Among these entries, how many lines have the string "clouds" in them? Only the number is needed.

+--

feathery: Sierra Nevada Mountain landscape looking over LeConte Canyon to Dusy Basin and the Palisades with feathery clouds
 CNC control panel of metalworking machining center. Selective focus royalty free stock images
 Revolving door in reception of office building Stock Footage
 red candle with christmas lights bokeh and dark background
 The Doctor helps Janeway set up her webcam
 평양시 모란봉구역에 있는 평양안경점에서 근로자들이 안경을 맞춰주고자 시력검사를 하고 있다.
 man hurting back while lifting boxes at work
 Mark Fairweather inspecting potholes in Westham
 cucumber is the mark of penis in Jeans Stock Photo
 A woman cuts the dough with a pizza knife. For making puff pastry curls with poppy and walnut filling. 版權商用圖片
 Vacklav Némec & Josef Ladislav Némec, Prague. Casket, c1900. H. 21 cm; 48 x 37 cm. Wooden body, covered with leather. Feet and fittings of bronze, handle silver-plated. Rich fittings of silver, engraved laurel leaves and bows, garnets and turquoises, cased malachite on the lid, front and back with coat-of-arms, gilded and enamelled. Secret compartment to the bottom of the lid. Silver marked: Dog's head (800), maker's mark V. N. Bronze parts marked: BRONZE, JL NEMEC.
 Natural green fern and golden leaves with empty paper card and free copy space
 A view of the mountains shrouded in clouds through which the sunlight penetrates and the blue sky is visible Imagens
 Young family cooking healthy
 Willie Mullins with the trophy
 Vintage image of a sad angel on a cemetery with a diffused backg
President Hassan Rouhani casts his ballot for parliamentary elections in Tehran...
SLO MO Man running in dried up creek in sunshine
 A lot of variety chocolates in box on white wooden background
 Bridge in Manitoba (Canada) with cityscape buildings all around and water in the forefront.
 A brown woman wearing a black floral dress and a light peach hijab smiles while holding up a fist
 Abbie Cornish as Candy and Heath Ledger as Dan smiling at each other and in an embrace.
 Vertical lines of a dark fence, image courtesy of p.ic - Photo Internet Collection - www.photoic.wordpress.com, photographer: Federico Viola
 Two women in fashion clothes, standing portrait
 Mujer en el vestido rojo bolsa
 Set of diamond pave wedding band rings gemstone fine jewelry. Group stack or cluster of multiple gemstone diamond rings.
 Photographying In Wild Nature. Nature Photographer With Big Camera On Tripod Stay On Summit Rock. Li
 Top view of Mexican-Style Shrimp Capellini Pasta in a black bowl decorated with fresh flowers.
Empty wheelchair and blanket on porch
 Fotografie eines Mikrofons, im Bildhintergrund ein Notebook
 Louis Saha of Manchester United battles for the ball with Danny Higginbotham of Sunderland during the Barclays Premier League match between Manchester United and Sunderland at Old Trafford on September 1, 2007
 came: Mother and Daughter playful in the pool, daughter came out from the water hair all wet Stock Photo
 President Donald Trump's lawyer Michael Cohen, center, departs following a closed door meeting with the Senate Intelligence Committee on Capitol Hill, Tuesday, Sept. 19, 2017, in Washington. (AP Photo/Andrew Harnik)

+--

Result of the exercise:
2